## [Passage]
....................

Self assessment crisis

I have not been living peaceful times in the last few years. Besides family issues, I cannot get rid of the frustration I’ve been feeling by one the distant happenings. This is the lack of graduation, which forced me to work in areas I didn’t want, and in most of the cases, I didn’t like. Life wasn’t simple in the communism era and, at least for our family, sending me to the university was not possible. Without blaming anything or anyone, it certainly affected my entire life.

Getting closer to 50, I know how many wonderful things I could have done for birds by simply being graduated. That document can open lots of doors as easily as the lack of it keeps doors closed. I just recently faced a not so pleasant reaction on the lack of graduation, when I prepared my first shorebird migration research project. I honestly told one of the biologists, who studied Little Ringed Plover, that I wasn’t a scientist. He immediately stopped communicating me, despite he was quite enthusiastic about my plans.

I know, and many would agree, that one doesn’t have to be graduated to be good in an area. I have been trying to work accordingly, and trying to educate myself, but it still makes unhappiness. I’ve been dreaming about working in an organisation for shorebirds for ages. For the reasons described above, it doesn’t seem to be realistic or at least not easy. I saw so many ‘officers’ working for bird conservation without having any related background or even the slightest interest in birds. They simply had a kind of degree, and this makes me even more frustrated. They are career builders and can’t wait for 5:30PM to come every day. Saving birds without feeling passionate about them is like having sex without love. I might be too passionate about birds, I don’t know.

....................

## [Items from a data source]
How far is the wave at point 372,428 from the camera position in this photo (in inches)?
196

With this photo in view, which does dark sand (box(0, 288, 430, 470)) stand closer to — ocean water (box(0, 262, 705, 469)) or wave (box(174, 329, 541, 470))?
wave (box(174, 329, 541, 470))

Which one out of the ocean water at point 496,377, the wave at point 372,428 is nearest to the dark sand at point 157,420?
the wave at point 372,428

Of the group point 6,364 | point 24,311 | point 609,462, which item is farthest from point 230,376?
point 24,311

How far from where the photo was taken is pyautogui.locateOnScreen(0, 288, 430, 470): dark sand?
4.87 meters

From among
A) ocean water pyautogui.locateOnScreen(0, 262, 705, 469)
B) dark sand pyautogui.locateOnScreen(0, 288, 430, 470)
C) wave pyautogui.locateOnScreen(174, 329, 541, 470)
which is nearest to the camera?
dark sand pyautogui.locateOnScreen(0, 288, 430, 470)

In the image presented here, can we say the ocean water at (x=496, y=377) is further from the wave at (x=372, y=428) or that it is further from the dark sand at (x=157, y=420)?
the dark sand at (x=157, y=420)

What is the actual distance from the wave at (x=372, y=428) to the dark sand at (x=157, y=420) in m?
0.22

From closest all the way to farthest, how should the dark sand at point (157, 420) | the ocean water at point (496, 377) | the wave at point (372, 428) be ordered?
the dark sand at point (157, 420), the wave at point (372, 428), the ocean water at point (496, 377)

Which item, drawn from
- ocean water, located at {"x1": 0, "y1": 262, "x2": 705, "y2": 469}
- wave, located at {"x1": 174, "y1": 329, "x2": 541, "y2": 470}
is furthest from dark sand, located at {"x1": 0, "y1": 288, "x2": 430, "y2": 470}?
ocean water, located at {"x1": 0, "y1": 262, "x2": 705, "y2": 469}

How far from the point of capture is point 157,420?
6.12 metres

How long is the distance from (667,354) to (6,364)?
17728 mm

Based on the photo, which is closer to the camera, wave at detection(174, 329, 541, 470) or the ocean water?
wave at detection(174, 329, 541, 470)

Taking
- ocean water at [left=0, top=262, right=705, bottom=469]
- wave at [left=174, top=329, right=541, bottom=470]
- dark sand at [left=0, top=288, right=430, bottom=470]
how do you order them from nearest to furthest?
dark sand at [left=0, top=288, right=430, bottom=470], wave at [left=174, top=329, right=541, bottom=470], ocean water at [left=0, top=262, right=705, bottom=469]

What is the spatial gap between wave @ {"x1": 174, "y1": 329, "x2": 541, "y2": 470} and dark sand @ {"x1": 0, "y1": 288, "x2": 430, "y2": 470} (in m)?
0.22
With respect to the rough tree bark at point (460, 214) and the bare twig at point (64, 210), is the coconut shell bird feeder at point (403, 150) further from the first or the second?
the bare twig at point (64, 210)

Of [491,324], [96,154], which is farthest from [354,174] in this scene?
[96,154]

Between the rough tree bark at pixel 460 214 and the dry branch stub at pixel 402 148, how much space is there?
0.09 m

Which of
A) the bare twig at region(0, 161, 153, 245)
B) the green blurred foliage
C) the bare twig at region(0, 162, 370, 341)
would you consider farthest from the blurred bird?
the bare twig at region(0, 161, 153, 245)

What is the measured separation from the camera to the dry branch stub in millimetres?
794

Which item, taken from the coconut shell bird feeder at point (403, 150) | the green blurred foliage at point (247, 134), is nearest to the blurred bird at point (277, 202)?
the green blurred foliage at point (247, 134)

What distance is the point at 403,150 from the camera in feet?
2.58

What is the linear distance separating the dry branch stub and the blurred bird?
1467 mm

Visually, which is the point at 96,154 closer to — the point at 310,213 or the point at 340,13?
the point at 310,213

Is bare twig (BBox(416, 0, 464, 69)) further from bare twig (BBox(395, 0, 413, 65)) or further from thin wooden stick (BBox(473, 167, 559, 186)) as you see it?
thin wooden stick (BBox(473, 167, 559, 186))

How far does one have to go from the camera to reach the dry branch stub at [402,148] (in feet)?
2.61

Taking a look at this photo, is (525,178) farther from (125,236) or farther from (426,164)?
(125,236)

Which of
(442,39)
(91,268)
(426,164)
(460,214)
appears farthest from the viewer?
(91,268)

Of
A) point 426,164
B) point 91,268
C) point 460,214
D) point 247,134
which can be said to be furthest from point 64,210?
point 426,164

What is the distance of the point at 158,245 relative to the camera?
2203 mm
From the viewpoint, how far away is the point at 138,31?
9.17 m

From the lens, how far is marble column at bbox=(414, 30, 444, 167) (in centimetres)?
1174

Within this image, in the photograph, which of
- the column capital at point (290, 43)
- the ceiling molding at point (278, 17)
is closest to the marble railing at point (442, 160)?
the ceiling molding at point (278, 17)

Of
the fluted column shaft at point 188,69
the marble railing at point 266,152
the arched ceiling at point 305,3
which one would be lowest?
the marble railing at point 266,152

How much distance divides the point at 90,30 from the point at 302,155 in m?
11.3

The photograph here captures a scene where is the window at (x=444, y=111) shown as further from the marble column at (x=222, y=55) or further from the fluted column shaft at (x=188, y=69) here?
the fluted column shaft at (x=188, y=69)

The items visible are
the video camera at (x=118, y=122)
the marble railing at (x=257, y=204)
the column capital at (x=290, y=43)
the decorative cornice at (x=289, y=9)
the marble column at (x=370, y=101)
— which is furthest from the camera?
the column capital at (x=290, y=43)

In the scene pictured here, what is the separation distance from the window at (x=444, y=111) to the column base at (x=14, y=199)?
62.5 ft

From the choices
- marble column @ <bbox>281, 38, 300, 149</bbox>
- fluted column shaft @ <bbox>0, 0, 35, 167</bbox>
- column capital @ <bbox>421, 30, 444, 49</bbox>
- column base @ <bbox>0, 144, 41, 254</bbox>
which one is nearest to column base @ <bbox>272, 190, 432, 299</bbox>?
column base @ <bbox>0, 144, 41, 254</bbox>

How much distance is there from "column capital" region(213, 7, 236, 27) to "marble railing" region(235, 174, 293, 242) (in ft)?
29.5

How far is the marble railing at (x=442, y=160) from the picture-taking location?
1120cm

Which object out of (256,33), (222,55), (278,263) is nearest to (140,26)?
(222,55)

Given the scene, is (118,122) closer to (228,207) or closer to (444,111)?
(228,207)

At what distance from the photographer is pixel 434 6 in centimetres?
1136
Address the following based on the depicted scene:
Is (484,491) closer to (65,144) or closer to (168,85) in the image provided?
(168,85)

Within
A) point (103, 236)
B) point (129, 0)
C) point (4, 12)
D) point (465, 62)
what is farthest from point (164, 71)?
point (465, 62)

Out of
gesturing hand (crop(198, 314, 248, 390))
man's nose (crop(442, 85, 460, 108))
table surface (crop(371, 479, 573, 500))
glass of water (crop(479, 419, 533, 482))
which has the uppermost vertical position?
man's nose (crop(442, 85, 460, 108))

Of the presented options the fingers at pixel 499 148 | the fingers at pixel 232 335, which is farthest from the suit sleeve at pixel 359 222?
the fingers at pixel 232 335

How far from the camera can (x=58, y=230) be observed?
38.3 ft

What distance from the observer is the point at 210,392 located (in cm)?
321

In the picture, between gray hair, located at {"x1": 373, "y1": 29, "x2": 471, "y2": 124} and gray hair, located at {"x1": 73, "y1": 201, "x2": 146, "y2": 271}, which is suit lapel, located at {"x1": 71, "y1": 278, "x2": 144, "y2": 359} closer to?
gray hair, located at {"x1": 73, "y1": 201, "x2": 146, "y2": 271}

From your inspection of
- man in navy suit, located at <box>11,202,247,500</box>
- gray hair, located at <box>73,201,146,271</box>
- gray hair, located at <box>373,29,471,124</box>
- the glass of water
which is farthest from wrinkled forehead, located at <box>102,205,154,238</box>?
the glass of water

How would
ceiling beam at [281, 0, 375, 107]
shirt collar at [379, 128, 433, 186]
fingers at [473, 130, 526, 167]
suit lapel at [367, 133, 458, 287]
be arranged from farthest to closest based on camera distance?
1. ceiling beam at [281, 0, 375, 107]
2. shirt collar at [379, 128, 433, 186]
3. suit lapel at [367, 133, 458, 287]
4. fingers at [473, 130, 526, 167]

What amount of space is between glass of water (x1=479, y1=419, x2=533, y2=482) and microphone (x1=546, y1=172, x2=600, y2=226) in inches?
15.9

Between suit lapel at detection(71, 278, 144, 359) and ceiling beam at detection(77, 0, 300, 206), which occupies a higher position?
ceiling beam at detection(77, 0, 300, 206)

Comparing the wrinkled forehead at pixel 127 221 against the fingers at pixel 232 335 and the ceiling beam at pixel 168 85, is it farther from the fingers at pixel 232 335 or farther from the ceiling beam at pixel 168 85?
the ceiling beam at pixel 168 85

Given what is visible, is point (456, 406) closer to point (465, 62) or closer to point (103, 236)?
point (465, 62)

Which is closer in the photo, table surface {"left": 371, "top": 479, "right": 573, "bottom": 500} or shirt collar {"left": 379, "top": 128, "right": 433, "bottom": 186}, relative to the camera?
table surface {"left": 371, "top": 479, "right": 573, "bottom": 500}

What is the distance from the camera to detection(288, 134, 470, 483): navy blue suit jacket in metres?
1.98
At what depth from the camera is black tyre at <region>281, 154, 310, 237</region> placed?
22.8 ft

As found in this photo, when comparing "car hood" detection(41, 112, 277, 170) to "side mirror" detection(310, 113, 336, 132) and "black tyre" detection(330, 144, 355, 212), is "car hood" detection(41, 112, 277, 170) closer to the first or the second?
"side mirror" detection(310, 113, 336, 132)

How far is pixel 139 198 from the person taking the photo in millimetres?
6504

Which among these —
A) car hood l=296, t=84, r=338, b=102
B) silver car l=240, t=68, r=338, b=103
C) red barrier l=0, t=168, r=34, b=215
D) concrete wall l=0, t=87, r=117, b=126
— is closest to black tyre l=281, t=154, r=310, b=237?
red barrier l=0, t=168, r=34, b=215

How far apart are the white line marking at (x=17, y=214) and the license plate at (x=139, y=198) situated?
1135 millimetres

....................

## [Task item]
In the self assessment passage, what bird did the biologist who stopped communicating study? Please answer in a few words. This material has nothing to do with the self assessment passage.

## [Answer for the task]
Little Ringed Plover